# 🏡 💰 Who is putting their homes on AirBnb? 💰🏡

I've always been curious about the people who put up their homes on AirBnb in New York City. Who are these people? Why do they have so many houses? Let's get nosy. More broadly, I was interested in finding out how many people could potentially be doing it commercially, because then AirBnb is not the cute home-sharing platform it claims to be 😔 and is worsening the city's housing crisis 👎  

* The Data Source: http://insideairbnb.com/get-the-data.html 
*This data is sourced from publicly available information from the Airbnb site. I did not perform the scrape myself. 

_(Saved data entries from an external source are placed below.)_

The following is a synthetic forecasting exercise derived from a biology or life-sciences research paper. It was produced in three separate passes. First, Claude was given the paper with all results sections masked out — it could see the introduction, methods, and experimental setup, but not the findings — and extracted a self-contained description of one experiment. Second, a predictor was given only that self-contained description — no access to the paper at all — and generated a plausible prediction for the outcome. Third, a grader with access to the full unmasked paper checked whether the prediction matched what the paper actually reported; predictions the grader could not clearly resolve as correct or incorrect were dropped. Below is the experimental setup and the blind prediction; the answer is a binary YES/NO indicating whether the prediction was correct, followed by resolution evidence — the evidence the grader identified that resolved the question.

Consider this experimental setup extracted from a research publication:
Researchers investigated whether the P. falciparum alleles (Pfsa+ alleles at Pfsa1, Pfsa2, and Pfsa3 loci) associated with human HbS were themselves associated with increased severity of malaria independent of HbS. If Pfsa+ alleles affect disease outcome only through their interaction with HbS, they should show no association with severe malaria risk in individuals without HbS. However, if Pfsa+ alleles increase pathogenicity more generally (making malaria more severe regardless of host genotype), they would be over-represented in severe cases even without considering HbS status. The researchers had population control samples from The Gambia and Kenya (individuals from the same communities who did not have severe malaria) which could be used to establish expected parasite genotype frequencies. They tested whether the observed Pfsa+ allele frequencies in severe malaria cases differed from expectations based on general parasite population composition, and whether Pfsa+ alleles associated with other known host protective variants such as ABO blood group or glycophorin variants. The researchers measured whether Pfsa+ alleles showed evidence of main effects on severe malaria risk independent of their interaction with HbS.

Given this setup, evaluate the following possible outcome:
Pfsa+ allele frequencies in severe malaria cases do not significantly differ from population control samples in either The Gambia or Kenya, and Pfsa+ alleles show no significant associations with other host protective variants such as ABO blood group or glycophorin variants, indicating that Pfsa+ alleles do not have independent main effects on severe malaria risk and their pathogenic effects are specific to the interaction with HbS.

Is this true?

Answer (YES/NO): YES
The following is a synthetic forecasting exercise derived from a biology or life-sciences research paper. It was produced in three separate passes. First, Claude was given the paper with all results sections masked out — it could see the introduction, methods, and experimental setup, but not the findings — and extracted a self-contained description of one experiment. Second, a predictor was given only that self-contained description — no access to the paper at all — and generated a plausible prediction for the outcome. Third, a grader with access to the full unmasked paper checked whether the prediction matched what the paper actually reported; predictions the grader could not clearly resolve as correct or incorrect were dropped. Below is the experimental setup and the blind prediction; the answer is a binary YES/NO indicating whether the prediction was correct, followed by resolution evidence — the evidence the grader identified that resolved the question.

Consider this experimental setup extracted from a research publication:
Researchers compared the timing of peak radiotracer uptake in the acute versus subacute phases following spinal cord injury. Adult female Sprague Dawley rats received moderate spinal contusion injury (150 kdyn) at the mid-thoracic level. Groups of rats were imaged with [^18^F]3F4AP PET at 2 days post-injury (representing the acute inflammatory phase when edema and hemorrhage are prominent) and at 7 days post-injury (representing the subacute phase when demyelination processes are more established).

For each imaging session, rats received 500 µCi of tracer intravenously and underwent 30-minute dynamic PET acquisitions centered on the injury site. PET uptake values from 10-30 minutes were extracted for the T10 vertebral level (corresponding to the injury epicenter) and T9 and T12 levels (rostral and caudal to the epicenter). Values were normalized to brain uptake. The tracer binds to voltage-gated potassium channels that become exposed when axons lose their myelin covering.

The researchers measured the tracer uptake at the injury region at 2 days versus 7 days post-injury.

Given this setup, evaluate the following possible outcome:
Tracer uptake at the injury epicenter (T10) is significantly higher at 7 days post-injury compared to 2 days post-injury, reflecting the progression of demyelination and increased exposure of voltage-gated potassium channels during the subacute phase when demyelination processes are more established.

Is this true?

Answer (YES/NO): YES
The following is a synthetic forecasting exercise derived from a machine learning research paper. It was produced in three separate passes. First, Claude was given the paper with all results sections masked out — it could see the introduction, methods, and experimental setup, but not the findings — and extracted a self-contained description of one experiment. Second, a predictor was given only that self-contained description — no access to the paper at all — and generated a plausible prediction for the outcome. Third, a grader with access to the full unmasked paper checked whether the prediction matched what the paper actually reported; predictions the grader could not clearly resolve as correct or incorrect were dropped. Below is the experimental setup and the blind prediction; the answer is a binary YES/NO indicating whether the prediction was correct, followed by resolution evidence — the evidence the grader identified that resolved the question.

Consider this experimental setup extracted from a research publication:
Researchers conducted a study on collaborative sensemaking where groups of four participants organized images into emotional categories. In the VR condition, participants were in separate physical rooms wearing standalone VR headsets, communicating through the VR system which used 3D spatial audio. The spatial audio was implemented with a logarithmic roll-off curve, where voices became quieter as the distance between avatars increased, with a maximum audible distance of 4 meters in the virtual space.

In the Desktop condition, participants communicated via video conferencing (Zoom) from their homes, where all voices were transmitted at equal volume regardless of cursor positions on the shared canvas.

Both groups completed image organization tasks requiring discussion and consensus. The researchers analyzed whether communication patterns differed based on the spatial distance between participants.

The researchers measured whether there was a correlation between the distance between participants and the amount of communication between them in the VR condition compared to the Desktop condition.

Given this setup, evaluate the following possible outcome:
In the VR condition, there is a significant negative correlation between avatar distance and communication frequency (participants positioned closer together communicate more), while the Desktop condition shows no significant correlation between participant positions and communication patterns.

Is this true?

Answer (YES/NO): NO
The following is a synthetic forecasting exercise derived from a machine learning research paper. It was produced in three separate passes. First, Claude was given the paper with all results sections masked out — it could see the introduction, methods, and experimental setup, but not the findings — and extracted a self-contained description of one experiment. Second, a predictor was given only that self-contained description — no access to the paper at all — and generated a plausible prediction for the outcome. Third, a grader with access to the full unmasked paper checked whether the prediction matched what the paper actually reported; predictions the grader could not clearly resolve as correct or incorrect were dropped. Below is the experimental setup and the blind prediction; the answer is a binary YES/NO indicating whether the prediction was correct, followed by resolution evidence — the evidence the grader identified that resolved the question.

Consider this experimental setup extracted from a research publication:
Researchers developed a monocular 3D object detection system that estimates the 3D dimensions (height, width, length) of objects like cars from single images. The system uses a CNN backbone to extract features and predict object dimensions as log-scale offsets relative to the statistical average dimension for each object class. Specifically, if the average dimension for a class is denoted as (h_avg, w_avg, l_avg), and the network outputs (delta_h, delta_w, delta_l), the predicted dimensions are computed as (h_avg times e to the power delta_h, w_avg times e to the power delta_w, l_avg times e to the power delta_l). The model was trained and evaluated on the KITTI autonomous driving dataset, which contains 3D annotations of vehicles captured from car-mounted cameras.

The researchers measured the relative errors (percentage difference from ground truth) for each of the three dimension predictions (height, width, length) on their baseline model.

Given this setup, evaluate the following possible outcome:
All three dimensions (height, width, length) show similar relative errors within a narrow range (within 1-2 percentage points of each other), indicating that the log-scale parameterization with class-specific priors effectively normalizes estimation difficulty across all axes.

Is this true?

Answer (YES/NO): NO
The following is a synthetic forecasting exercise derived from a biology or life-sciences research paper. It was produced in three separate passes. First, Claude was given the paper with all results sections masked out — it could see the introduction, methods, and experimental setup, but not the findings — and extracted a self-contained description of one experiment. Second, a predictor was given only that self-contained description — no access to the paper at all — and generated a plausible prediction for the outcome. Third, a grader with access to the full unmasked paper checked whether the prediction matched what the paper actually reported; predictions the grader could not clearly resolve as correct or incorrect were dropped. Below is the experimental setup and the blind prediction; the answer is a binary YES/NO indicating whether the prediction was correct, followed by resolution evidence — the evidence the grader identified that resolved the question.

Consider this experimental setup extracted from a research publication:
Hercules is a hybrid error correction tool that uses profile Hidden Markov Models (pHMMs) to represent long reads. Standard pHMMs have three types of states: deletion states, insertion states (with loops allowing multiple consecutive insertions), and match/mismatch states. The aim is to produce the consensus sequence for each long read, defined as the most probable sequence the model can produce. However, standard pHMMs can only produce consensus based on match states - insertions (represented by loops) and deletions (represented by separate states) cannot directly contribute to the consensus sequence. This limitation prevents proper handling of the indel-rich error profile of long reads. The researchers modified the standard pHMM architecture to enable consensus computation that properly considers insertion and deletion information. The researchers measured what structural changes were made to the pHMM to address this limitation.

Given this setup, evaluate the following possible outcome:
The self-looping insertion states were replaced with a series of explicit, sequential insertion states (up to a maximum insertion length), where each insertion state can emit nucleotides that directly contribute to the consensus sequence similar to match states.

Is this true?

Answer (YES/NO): YES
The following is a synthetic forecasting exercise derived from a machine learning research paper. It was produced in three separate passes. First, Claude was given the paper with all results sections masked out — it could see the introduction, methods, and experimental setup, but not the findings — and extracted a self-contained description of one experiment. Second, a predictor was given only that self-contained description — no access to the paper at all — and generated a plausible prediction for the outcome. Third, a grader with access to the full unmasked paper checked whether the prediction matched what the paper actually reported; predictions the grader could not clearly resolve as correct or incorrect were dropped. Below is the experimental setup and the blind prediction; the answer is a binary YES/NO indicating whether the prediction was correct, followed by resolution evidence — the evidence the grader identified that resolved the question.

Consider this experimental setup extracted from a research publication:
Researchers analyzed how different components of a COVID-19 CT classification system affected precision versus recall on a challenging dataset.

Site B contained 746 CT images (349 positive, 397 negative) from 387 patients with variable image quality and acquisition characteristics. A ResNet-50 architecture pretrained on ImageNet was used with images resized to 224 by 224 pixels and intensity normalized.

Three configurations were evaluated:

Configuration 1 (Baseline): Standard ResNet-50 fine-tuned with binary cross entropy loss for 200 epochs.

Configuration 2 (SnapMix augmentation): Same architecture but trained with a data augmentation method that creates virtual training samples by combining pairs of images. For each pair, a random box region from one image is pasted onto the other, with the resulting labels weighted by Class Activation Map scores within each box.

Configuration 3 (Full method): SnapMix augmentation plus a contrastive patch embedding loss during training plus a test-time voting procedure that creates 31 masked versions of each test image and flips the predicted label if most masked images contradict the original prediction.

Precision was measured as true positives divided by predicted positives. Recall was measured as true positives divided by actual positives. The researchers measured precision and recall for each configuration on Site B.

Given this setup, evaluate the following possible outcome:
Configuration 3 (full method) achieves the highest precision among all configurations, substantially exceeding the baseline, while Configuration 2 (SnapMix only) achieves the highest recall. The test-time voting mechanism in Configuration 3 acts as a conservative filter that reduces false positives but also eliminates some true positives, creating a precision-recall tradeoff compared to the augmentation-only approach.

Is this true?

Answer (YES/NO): NO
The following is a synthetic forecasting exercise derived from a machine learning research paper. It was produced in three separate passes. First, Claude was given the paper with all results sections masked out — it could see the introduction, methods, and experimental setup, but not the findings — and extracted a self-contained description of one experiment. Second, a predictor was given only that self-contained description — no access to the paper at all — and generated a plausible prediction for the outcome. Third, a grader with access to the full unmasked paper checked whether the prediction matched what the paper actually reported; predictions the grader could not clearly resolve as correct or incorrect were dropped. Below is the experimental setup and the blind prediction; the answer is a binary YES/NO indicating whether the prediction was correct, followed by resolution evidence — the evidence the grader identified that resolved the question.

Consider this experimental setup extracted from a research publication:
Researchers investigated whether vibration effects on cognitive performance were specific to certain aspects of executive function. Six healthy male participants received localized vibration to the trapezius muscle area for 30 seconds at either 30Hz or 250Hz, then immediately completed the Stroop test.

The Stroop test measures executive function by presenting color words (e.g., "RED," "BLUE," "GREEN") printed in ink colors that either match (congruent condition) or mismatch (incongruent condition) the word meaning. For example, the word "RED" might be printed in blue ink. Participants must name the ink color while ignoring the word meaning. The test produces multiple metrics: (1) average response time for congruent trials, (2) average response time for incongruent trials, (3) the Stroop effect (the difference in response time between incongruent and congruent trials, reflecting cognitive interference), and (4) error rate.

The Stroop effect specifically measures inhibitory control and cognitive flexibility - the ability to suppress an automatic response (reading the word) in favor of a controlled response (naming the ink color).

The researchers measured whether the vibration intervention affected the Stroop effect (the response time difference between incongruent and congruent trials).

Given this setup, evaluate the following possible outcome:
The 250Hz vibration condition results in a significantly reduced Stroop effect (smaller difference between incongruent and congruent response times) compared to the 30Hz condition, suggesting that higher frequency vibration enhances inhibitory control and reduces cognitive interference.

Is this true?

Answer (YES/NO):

### Let's start by looking at some rows and exploring the data a little bit

In [1]:
import pandas as pd
df = pd.read_csv('listings1.csv', low_memory=False)
df.tail(3)



Unnamed: 0,id,name,host_id,host_name,neighbourhood_group,neighbourhood,latitude,longitude,room_type,price,minimum_nights,number_of_reviews,last_review,reviews_per_month,calculated_host_listings_count,availability_365,number_of_reviews_ltm,license
38182,54150715,Private PATIO in PRIVATE Room | 5mins to Manha...,340322917,Elizabeth,Brooklyn,Bedford-Stuyvesant,40.692611,-73.933902,Private room,61,13,0,,,1,365,0,
38183,54152478,Center of Columbia University in UWS New York,438705539,Qingnan,Manhattan,Morningside Heights,40.804473,-73.963734,Private room,60,1,0,,,1,159,0,
38184,54161645,Escape to Haven in Manhattan-West 57th Street-...,355450429,Mike,Manhattan,Midtown,40.7644,-73.97796,Entire home/apt,110,1,0,,,4,5,0,


### * Entire home listings are the most popular and can earn you more than shared or private room listings.

In [2]:
df[['room_type','price']].groupby('room_type')\
.agg(['mean','count'])\
.sort_values(by=('price','mean'), ascending=False).round(2)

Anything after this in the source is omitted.